After lengthy consultations over recent months, the European Union and Norway have struck a crucial long-term agreement on mackerel management in the North-East Atlantic, which provides both for stable quota shares and for agreed access arrangements for their respective fleets over a ten-year period. The mackerel stock is of critical importance to the EU and Norwegian fishing sectors alike, and the agreement thereon is especially significant when viewed against the background of numerous differences of opinion in the past. This agreement also forms an excellent basis for developing comprehensive mackerel management in the North-East Atlantic with other Coastal States, such as the Faroe Islands and Iceland. Furthermore, it will provide stability for the EU fleet in the coming years and boost flexibility in terms of both when and where fishing for this migratory stock can take place.
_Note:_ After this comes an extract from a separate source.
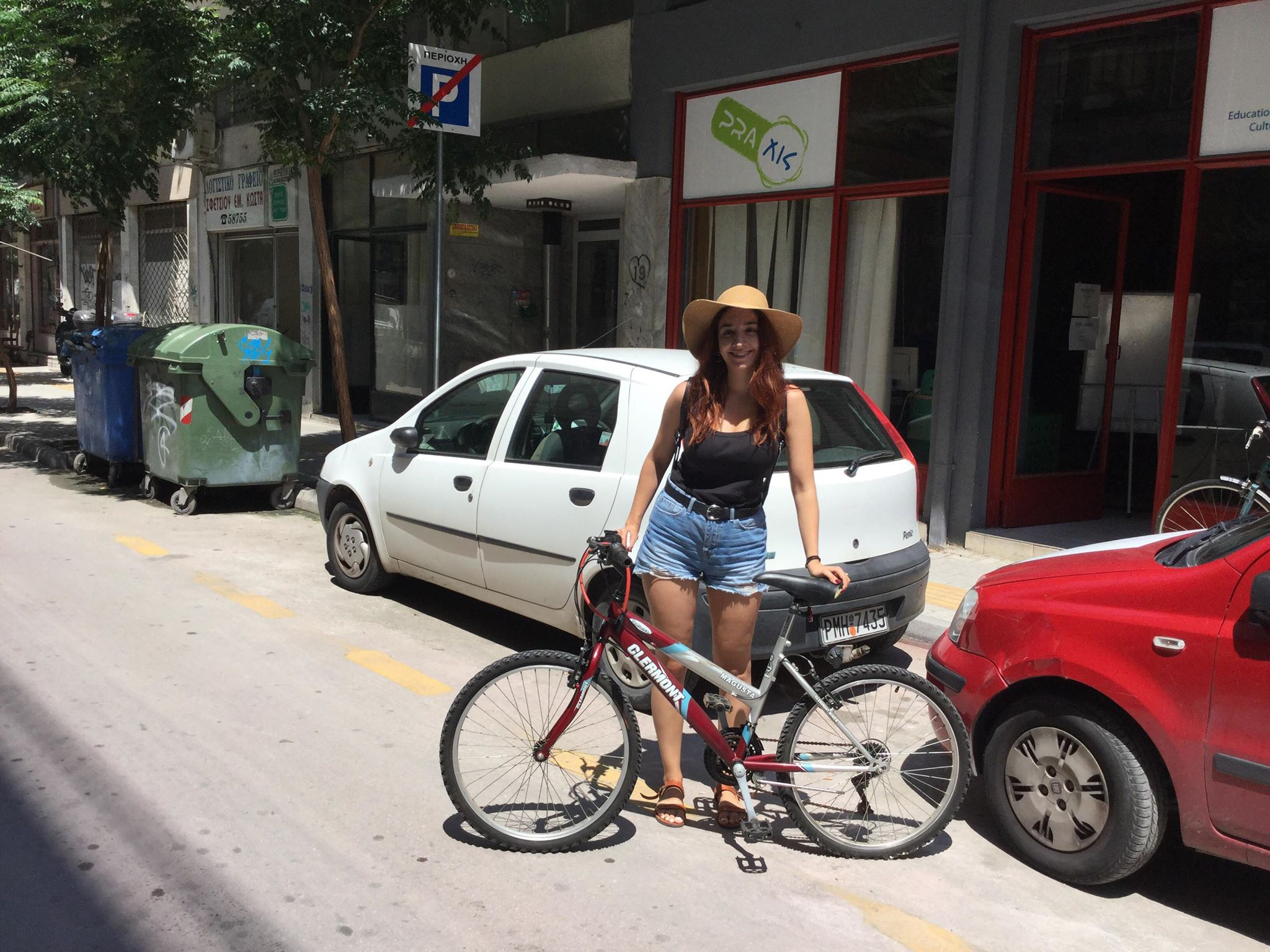 Vicky Apostola bike to Shalam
In addition, the EU and Norway have reached agreement on reciprocal fishing possibilities for 2010, thereby paving the way for an early resumption of the activities interrupted at the end of 2009. The volumes of fishing possibilities foreseen under this arrangement will remain at their 2009 levels and the EU has obtained additional access to cod in North Norway. Quotas for Norway of pelagic species (blue whiting, horse mackerel) in Western Waters have been reduced and a new incentive scheme to encourage a reduction in discards of cod has been introduced. This arrangement also fixes the levels of the TACs for the main stocks in the North Sea, including cod and haddock.
The EU believes that the agreements reached will cement further the already strong cooperative framework between the European Union and Norway in the fisheries sector and that they augur well for the future.